Reading text =
════════

# UMM-6 or UMIK-1 and lack of timing loop?



## pepar (May 30, 2006)

For REW/home theater measuring by a non-pro, are there any differences between these mics?

Does the lack of timing loop compromise the usability of a USB mic over a USB preamp and balanced mic, or is there a workaround that moots it?

Thanks,
Jeff


----------



## Wayne A. Pflughaupt (Apr 13, 2006)

Assuming custom calibration files for both mics, there will be no difference. The loop-back is only necessary for certain acoustics measurements; if you need those, then you’ll need a traditional mic with USB pre-amp.

Regards, 
Wayne


----------



## Wayne A. Pflughaupt (Apr 13, 2006)

Just noticed this post, which you might find interesting.

http://www.hometheatershack.com/forums/rew-forum/72057-latest-rew-beta-umm-6-mic-4.html#post676807

Regards, 
Wayne


----------



## pepar (May 30, 2006)

Thanks, Wayne. Would those certain measurements be ETC measurements? If so, how much of a convenience is to not need to physically measure distance to determine the actual delays?

Jeff


----------



## JohnM (Apr 11, 2006)

You don't need loopback for ETC measurements. It is needed if you are trying to measure the relative delays of different speakers or different drive units, or planning to do trace arithmetic on separate measurements of drive units to produce a summed response.


----------



## pepar (May 30, 2006)

JohnM said:


> You don't need loopback for ETC measurements. It is needed if you are trying to measure the relative delays of different speakers or different drive units, or planning to do trace arithmetic on separate measurements of drive units to produce a summed response.


Thanks, John.

Any noticeable dif between these two mics?


----------



## JohnM (Apr 11, 2006)

I don't have a UMM-6 so don't know how it performs. The UMIK-1 works well.


----------

════════

Stated task = Please duplicate the microphone thread from "# UMM-6 or UMIK-1" up to and including "that moots it?". The material after this point comes from a different source than the thread.

Given information =

════════

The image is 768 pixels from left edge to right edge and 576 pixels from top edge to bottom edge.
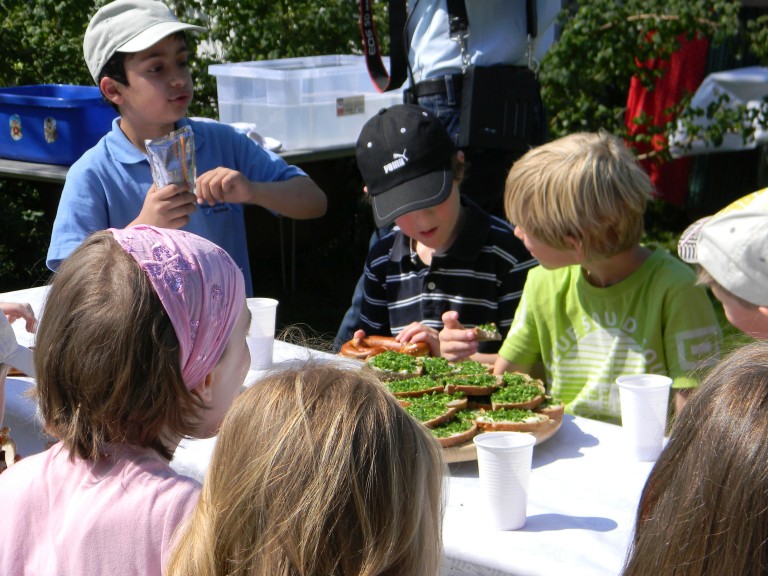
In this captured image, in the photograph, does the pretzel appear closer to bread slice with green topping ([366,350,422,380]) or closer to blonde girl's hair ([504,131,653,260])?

════════

Task answer =
# UMM-6 or UMIK-1 and lack of timing loop?



## pepar (May 30, 2006)

For REW/home theater measuring by a non-pro, are there any differences between these mics?

Does the lack of timing loop compromise the usability of a USB mic over a USB preamp and balanced mic, or is there a workaround that moots it?